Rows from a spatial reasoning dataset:
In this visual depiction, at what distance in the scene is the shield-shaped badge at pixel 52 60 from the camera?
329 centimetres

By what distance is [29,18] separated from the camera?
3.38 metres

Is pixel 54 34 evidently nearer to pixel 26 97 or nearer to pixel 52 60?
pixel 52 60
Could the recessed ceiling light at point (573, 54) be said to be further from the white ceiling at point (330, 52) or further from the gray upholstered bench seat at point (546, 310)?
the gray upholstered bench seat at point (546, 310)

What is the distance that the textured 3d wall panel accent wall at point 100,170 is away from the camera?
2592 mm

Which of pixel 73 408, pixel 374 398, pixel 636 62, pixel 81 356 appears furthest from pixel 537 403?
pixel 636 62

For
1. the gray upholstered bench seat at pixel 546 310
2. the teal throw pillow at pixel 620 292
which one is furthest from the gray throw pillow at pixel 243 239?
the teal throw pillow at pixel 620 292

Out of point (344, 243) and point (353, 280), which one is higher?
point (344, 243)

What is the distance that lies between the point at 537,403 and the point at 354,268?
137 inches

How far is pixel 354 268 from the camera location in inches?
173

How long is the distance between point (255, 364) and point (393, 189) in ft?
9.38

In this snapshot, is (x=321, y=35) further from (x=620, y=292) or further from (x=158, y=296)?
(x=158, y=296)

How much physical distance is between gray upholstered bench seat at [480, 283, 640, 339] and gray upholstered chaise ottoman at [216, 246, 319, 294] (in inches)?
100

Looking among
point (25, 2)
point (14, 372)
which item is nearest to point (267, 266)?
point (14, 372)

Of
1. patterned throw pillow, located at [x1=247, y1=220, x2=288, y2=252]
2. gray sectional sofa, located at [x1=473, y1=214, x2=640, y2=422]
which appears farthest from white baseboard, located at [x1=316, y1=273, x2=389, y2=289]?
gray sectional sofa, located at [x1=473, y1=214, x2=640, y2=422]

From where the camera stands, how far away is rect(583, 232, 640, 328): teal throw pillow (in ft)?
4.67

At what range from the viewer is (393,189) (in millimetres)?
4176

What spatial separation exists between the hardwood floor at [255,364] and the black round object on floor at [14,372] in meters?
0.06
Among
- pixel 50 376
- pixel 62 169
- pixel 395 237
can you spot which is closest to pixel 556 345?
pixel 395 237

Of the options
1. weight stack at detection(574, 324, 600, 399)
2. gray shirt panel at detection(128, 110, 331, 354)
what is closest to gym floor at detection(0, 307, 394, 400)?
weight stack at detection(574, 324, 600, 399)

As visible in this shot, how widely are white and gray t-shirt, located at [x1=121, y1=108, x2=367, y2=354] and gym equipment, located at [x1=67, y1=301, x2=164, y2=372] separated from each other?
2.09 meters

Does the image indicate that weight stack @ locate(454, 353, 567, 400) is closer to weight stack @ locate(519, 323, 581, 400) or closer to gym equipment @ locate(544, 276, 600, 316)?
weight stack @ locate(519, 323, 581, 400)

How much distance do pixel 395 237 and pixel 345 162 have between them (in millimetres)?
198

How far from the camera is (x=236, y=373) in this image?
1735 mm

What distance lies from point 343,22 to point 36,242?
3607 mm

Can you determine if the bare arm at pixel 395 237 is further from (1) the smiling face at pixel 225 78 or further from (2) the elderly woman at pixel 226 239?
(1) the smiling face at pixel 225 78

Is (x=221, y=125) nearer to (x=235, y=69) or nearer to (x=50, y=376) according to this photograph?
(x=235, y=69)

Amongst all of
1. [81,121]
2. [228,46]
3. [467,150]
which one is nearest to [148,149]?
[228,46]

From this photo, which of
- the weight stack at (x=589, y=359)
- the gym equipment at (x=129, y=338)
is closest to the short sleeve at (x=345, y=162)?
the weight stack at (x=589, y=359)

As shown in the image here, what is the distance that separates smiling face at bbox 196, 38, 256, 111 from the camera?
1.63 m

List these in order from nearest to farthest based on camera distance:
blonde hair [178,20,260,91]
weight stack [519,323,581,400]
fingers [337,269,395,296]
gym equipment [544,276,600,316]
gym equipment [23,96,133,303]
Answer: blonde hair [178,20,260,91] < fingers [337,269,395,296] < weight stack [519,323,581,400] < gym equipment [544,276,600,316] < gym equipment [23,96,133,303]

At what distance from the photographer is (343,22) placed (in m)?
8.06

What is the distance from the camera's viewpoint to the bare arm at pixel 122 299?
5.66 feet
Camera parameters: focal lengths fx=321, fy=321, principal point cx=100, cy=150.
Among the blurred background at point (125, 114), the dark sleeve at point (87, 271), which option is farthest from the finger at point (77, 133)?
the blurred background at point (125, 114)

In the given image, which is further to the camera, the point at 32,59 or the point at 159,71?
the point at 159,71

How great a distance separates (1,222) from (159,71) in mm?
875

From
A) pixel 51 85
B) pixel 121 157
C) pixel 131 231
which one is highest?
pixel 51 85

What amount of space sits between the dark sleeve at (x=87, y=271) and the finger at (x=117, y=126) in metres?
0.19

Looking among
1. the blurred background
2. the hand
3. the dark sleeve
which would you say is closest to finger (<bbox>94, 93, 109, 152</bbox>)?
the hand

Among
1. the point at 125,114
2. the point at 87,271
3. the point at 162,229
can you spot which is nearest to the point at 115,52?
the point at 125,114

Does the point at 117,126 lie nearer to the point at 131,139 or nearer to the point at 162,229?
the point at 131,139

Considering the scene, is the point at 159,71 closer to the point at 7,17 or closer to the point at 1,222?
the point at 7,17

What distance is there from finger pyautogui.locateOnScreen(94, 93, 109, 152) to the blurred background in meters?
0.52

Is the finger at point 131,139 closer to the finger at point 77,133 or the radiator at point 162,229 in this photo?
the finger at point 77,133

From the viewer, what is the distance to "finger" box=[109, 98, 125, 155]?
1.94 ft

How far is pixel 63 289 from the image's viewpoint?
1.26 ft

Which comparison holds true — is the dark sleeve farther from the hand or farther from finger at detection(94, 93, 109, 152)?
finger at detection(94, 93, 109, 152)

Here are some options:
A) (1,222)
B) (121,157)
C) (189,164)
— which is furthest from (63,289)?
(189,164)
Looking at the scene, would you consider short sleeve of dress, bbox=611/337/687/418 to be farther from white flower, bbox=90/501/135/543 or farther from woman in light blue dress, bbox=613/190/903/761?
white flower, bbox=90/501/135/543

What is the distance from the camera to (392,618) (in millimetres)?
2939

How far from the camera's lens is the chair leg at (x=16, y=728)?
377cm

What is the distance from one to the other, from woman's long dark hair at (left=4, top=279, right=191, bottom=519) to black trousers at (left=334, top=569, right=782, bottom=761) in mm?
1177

Aim of the task:
Find the line that contains "Does the point" in the listing above. Retype it and every line after it up to the last, exactly, and nothing else.

Solution for this problem:
Does the point at 117,126 lie nearer to the point at 131,139 or nearer to the point at 162,229?
the point at 131,139

Considering the scene, is the point at 159,71 closer to the point at 7,17 or closer to the point at 1,222?
the point at 7,17

What distance is there from finger pyautogui.locateOnScreen(94, 93, 109, 152) to the blurred background in meters?
0.52

Is the finger at point 131,139 closer to the finger at point 77,133 or the radiator at point 162,229 in this photo?
the finger at point 77,133

From the viewer, what is the distance to "finger" box=[109, 98, 125, 155]?
1.94 ft

How far is pixel 63 289 from the image's viewpoint?
1.26 ft

Which comparison holds true — is the dark sleeve farther from the hand or farther from finger at detection(94, 93, 109, 152)?
finger at detection(94, 93, 109, 152)

Here are some options:
A) (1,222)
B) (121,157)
C) (189,164)
— which is furthest from (63,289)?
(189,164)
Looking at the scene, would you consider short sleeve of dress, bbox=611/337/687/418 to be farther from white flower, bbox=90/501/135/543 or farther from woman in light blue dress, bbox=613/190/903/761?
white flower, bbox=90/501/135/543

What is the distance from the camera to (392,618) (in millimetres)?
2939

How far from the camera's lens is the chair leg at (x=16, y=728)?
377cm

What is the distance from one to the other, from woman's long dark hair at (left=4, top=279, right=191, bottom=519) to black trousers at (left=334, top=569, right=782, bottom=761) in mm?
1177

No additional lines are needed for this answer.